Les élites européennes se sentent menacées par la montée en puissance de l’extrême gauche, rapporte Le Monde, selon lequel le parti radical Syriza risque de remporter les élections législatives anticipées du 25 janvier en Grèce. Cependant, la République hellénique est loin d’être le dernier pays en Europe qui connaît un essor de “la gauche de la gauche’. En effet, note le quotidien,

à quelques milliers de kilomètres d’Athènes, en Espagne, la formation d’extrême gauche eurocritique Podemos s’arme pour les législatives de 2015, avec des chances de l’emporter. […] Au Portugal, à Chypre ou en Irlande, les mouvements d’extrême gauche séduisent aussi des électeurs épuisés par une rigueur imposée “d’en haut”, depuis Bruxelles, et nostalgiques d’un Etat-providence généreux.
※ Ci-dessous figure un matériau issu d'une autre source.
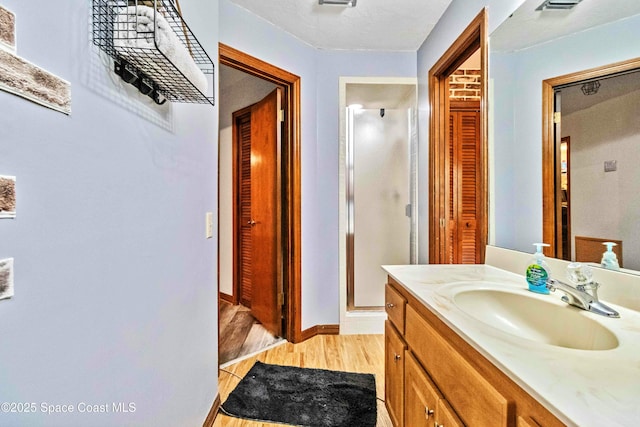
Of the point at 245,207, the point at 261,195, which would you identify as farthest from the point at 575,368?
the point at 245,207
Le quotidien explique que ces mouvements de la gauche radicale se modernisent en “lâchant les thèmes les plus obsolètes pour se focaliser sur l’‘oppression exercée par l’Europe et le FMI’”. Le journal relève qu’en Grèce ou au Portugal ce sont “des premiers ministres socialistes qui ont signé les accords avec la troïka”, ce qui explique que de nombreux électeurs, qui se sentent trahis par la gauche modérée, se tournent à présent vers l’extrême gauche. Cependant, même si ses dirigeants ont “un discours virulent contre Bruxelles”, ils ne s’opposent pas à l’Union européenne en tant que telle, “leur idée est de la transformer”. Ce caractère pro-européen pourrait bien conduire à une perte d’influence au profit de “la droite populiste”, constate enfin Le Monde.